А ночью, затаившись в отрогах моей новой подруги, которую мысленно стал именовать Ужасной Дамой, я слушал признания о том, что ее голос часто привлекал мужчин, но, как правило, при визуальном знакомстве соискатели терялись и оказывались абсолютно ни на что не годны, а я — единственный, кто оказался настоящим мужчиной не только по телефону! Правда, у нее оставались сомнения, ибо истосковавшийся представитель сильного пола иногда способен на одноразовый подвиг. Так было с одним хозяйственником, освобожденным по амнистии… («Ты не ревнуешь, пузик?» — «Как можно!») И вот теперь, при повторном свидании, она убедилась, что я именно тот мужчина, какого она ждала всю жизнь. И она никому меня не отдаст, пусть даже ей придется передушить всех соперниц, как куриц! Об «амораловке» я рассказывать ей не стал. Зачем? В конце концов каждая женщина хотя бы раз в жизни имеет право на счастливое заблуждение.

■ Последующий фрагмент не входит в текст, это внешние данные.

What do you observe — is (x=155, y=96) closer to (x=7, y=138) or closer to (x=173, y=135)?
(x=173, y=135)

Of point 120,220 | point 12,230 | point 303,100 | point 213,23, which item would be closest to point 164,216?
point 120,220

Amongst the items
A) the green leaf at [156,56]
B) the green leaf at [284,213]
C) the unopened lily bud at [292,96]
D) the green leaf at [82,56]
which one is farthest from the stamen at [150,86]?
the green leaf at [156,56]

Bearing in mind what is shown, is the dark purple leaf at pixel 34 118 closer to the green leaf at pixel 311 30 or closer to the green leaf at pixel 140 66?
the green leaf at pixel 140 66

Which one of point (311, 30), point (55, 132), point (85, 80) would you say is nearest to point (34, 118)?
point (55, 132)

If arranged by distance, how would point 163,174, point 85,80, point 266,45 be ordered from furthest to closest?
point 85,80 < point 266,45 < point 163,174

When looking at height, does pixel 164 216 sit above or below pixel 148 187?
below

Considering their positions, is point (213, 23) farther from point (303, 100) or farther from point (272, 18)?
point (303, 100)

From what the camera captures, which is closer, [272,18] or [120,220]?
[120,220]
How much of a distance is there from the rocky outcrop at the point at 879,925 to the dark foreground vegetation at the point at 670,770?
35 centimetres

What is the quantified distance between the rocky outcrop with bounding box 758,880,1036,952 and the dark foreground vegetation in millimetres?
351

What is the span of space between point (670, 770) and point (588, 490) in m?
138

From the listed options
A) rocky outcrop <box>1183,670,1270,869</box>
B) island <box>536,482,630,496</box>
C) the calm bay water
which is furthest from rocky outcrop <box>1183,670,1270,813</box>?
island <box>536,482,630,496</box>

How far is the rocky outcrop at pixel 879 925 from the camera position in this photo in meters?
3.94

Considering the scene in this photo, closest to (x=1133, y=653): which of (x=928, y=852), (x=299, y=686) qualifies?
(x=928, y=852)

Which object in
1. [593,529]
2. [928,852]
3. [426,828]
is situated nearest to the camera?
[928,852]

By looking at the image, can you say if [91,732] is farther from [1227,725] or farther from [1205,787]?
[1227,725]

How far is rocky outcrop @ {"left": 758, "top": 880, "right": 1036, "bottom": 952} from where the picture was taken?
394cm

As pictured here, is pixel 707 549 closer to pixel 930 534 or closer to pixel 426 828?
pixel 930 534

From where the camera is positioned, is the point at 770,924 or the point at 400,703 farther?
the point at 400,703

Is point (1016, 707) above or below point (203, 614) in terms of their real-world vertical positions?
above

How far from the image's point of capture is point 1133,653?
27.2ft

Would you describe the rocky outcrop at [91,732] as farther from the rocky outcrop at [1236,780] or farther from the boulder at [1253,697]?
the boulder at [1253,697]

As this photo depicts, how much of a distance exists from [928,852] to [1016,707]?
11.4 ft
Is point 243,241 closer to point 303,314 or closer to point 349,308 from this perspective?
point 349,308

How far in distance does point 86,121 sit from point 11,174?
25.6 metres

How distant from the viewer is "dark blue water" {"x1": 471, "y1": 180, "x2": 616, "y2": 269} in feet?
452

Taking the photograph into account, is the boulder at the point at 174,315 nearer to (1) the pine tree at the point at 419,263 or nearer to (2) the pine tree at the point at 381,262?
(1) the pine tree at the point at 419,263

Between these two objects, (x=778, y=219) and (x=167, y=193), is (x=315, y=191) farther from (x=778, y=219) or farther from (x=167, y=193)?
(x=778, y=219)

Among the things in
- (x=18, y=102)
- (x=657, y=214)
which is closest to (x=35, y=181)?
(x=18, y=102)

Я уснул, и мне снился голос Софи Лорен, который по-садистски жестоко душил хриплый, предсмертно захлебывающийся голос Анки…

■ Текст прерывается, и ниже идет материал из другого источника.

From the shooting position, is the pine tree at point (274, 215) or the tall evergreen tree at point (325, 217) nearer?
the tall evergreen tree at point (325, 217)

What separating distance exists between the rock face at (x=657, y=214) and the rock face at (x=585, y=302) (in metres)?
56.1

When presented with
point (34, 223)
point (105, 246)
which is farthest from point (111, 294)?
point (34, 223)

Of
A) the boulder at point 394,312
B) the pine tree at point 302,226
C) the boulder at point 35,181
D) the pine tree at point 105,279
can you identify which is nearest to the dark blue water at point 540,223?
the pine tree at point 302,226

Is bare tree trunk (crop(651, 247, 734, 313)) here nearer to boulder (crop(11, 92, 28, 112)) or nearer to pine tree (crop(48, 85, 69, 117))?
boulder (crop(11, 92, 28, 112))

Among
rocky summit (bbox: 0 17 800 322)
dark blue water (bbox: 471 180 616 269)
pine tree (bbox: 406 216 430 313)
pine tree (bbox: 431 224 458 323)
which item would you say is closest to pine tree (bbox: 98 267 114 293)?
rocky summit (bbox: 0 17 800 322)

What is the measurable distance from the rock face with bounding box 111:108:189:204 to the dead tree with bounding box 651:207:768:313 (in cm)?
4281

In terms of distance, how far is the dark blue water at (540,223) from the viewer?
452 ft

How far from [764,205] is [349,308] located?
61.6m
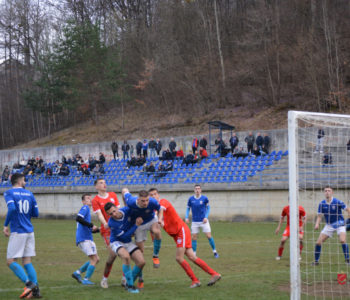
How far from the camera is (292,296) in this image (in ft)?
23.4

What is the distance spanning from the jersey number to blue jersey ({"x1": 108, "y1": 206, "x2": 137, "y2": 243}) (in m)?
1.40

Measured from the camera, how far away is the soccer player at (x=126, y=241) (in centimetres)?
836

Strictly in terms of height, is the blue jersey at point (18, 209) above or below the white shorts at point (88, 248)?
above

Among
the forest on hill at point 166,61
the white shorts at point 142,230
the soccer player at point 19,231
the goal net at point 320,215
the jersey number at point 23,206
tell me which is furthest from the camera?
the forest on hill at point 166,61

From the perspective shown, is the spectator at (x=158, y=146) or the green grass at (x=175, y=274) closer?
the green grass at (x=175, y=274)

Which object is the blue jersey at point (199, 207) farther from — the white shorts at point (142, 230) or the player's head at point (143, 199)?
the player's head at point (143, 199)

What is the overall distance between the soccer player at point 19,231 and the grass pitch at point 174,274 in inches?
18.7

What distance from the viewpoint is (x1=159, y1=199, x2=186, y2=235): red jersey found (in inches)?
359

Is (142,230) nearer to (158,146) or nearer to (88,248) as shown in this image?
(88,248)

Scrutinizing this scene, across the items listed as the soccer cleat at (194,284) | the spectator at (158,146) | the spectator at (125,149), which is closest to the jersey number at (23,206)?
the soccer cleat at (194,284)

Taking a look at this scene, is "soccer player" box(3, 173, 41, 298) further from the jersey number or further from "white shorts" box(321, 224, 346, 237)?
"white shorts" box(321, 224, 346, 237)

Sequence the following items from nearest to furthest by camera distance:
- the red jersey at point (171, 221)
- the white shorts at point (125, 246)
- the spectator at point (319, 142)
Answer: the white shorts at point (125, 246) → the red jersey at point (171, 221) → the spectator at point (319, 142)

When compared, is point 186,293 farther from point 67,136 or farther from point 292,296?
point 67,136

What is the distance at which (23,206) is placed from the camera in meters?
8.17
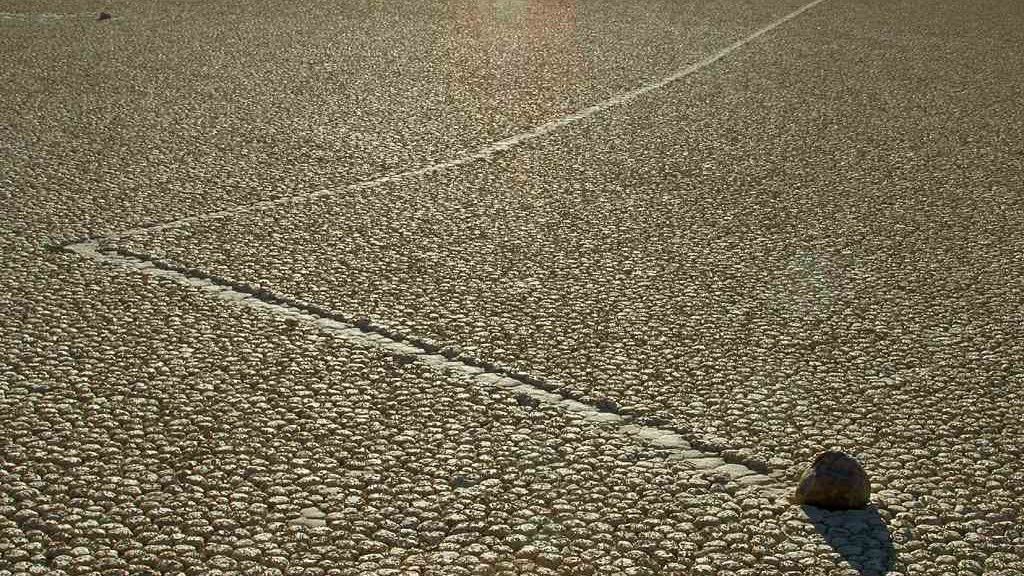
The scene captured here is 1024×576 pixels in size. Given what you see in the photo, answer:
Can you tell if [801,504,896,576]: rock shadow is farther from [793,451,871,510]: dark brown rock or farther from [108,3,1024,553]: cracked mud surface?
[108,3,1024,553]: cracked mud surface

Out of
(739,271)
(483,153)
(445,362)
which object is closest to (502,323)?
(445,362)

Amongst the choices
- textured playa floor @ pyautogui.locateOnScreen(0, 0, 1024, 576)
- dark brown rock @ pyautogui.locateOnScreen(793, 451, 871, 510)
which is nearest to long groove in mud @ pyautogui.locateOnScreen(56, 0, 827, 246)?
textured playa floor @ pyautogui.locateOnScreen(0, 0, 1024, 576)

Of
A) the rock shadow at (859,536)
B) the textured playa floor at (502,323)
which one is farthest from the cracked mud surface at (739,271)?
the rock shadow at (859,536)

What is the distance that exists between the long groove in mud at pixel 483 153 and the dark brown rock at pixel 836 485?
3.07 meters

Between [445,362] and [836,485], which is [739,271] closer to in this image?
[445,362]

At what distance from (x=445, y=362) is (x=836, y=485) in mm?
1328

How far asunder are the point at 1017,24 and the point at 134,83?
26.2ft

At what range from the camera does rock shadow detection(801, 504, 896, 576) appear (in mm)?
2881

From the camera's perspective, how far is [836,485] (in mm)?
3105

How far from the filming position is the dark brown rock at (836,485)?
3.10 metres

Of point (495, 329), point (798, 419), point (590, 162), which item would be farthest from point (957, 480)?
point (590, 162)

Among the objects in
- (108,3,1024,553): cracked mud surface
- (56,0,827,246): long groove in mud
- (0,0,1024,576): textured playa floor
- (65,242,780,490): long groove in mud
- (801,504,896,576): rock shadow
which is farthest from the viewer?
(56,0,827,246): long groove in mud

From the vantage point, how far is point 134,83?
8.42m

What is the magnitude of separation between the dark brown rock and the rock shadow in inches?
0.7
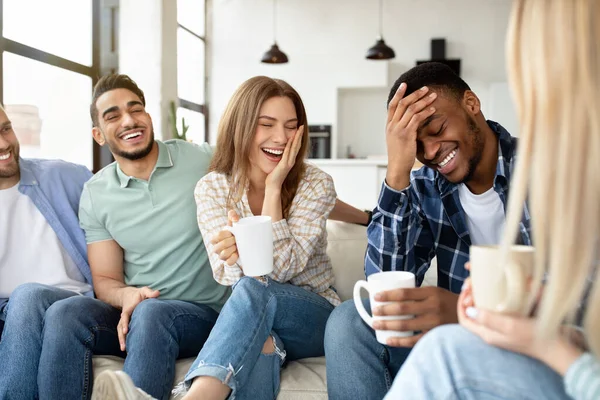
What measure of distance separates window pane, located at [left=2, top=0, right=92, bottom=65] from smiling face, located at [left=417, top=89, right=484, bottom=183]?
9.36 feet

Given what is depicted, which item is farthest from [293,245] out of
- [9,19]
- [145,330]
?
[9,19]

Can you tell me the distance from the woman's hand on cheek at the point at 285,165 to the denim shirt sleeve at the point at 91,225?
23.8 inches

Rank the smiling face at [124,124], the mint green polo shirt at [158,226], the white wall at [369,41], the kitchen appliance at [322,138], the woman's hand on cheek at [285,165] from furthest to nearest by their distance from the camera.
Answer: the kitchen appliance at [322,138], the white wall at [369,41], the smiling face at [124,124], the mint green polo shirt at [158,226], the woman's hand on cheek at [285,165]

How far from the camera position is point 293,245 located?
1.54 m

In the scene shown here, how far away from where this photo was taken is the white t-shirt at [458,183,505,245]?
1.41 meters

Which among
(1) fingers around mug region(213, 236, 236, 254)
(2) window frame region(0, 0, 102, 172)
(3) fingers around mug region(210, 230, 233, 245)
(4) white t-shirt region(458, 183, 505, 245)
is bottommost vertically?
(1) fingers around mug region(213, 236, 236, 254)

Рано утром, часов в пять, меня разбудили длинные телефонные звонки.
— Алло, — слабосильно отозвался я.
На том конце провода послышались звуки борьбы, сопровождаемые криками: «Дай я ему скажу!» — «Нет, я…» Наконец мембрана содрогнулась от гневного рева Николая Николаевича.
— Ты что же, гад, делаешь? Да мы тебя за это…
Ответить я не успел, потому что трубка перешла к идеологу Журавленке. Его бешенство было отлито в холодную аппаратную бронзу:
— Вы, надеюсь, любезный, понимаете, чем грозит вам эта мистификация?
Но и ему я ответить не смог, потому что трубка оказалась у Сергея Леонидовича:
— Ты знаешь, что содержание порносалона на суде могут приравнять к содержанию притона? А если еще найдут наркоту… А ее обязательно найдут! Я тебе обещаю!
— А мне все равно! — равнодушно сказал я.
— Как это все равно? Ты знаешь, что в зоне тебя в первую же ночь зеки «петухом» заделают? Будешь кукарекать, предатель!
Я посмотрел на эсхатологически зашевелившуюся во сне телефонистку и ответил:
— Мне теперь уже все равно…
— Как это все равно?
— А вот так, — отозвался я, почти исчезая под ее сонно шарящей лаской.
— А что же нам делать? — растерялся Сергей Леонидович.
— Не знаю… Вы же сами сказали, что я вам больше не нужен. Выпутывайтесь…
— Но это же международный скандал! Издатель рукопись требует. Мы пока сказали, что по ошибке в папку чистые листы положили… Где роман?
— У меня больше ни одного экземпляра не осталось. Я вам с Горыниным все отдал.
— Мой экземпляр уже с диппочтой прислали — там тоже чистые листы! — клокоча возмущением, сообщил Сергей Леонидович.
— А горынинский?
— Он позвонил в Москву. Мария Павловна смотрела — там тоже чистая бумага…
— Значит, вы с ним чистую бумагу читали и нахваливали?
— Что ты, бляхопрядильная фабрика, к частностям цепляешься, тут надо престиж державы спасать! В Бейкеровском комитете все тоже на ушах стоят, говорят: если мы не объяснимся, они отменят свое решение и присудят премию этому венгру!..
— Они ему тоже не читая присудят? — желчно спросил я.
Тут трубка снова перешла в руки Журавленко.
— Я бы на вашем месте не задерживал внимание на тактических мелочах, а сосредоточился на стратегических проблемах.
— Например?
— Далеко за примером ходить не надо. Вы поймите, Венгрия — самое слабое звено социалистического лагеря! Может произойти катастрофа. Венгерская интеллигенция и так уже мелко обуржуазилась! Присуждение этой премии венгерскому диссиденту может полностью разбалансировать ситуацию…
В мембране вдруг опять забился Николай Николаевич:
— Я тебя удавлю! Что ж ты, гад, мне резаную бумагу подсунул?! Ты же знаешь, мне читать некогда, я с вашими матпомощами и автомобилями с утра до ночи, как белка в колесе… Придешь еще ко мне за матпомощью — я тебе выпишу!